## TASK REQUIREMENTS
Convert the records from the line with "Which one from" up to and including the line with "appears lowest?" into a Markdown table with the columns Row and Line, giving each line its row number and leaving out blank lines.

>> begin LISTED RECORDS

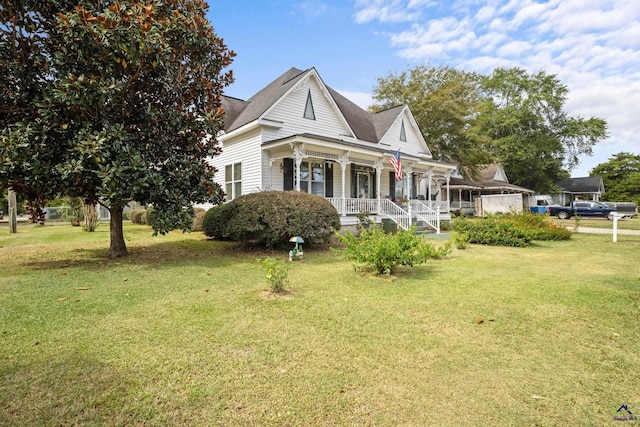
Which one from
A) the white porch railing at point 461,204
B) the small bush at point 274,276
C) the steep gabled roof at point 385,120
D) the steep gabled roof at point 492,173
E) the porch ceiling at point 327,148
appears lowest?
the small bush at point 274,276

>> end LISTED RECORDS
>> begin LISTED RECORDS

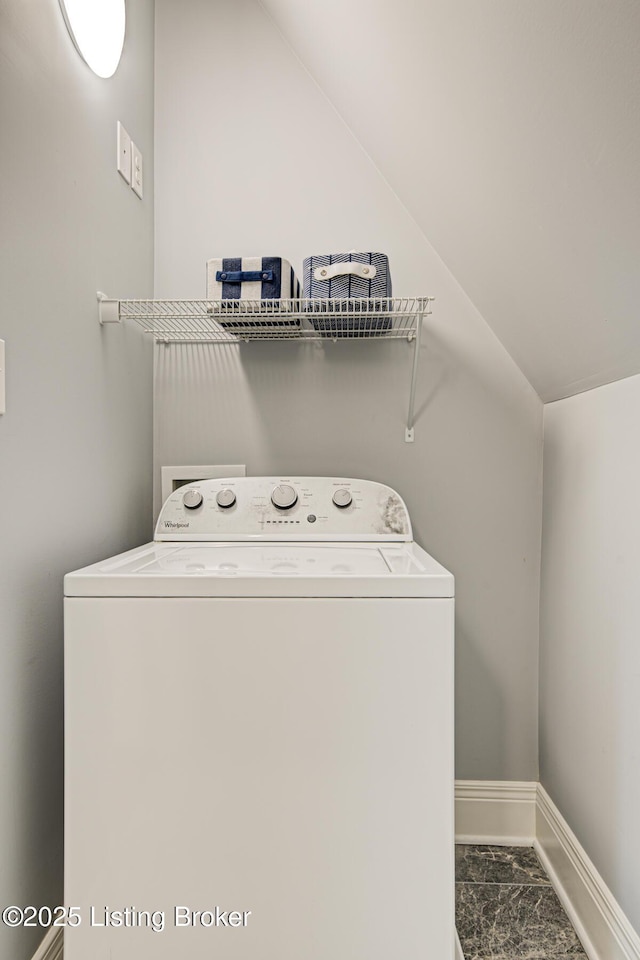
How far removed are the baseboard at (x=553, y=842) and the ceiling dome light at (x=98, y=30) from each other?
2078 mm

>> end LISTED RECORDS

## SOLUTION
| Row | Line |
|---|---|
| 1 | Which one from |
| 2 | A) the white porch railing at point 461,204 |
| 3 | B) the small bush at point 274,276 |
| 4 | C) the steep gabled roof at point 385,120 |
| 5 | D) the steep gabled roof at point 492,173 |
| 6 | E) the porch ceiling at point 327,148 |
| 7 | appears lowest? |